Material to process
· · · ·
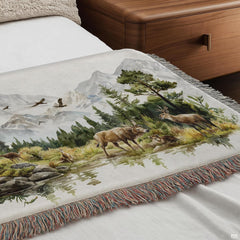Outdoor patio lounge displaying the scenic mountain wildlife couple throw blanket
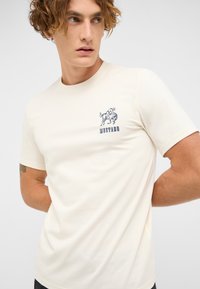 Cream-colored cotton t-shirt with short sleeves, featuring a blue graphic of a horse and the word "MUSTANG" on the left chest area.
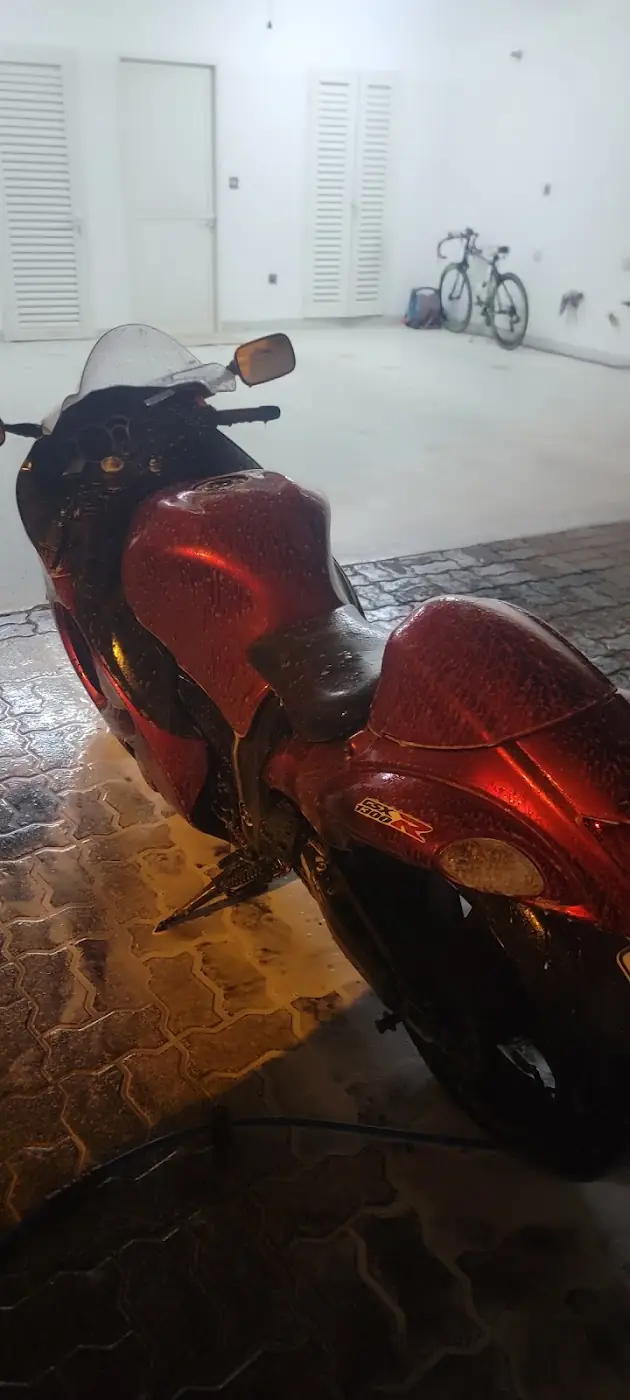 A red sports motorbike covered in foam in a garage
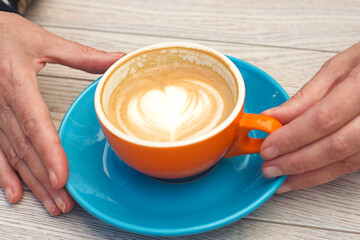 a cup of cappuccino is on the table
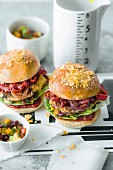 Veggie burgers with cheese patties, grilled vegetables, and corn and bean salad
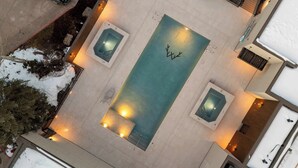 Ein Luftbild eines Hotels mit einem zentralen Schwimmbecken, zwei kleineren Pools und einer verschneiten Landschaft.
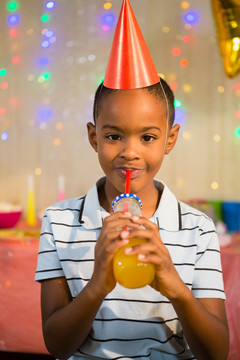 生日聚会上喝果汁的快乐男孩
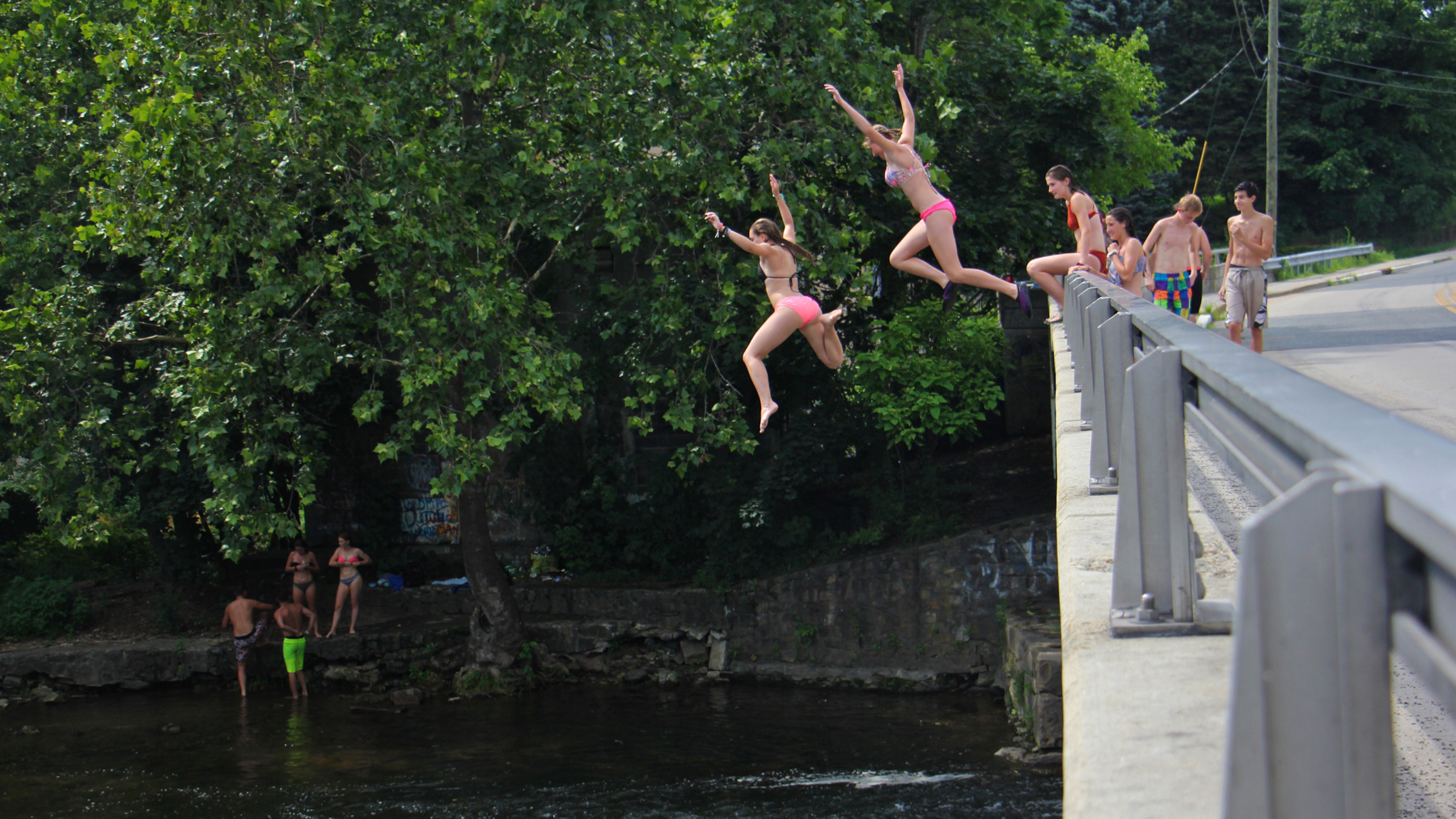 Teenagers take turns jumping into the Musconetcong river just below the Asbury Mill Dam.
· · · ·
Your assignment
Each line from the one with "a cup of cappuccino is on the table" to the end of the material needs to be output word for word, with no picture included.

Response box
 a cup of cappuccino is on the table
 Veggie burgers with cheese patties, grilled vegetables, and corn and bean salad
 Ein Luftbild eines Hotels mit einem zentralen Schwimmbecken, zwei kleineren Pools und einer verschneiten Landschaft.
 生日聚会上喝果汁的快乐男孩
 Teenagers take turns jumping into the Musconetcong river just below the Asbury Mill Dam.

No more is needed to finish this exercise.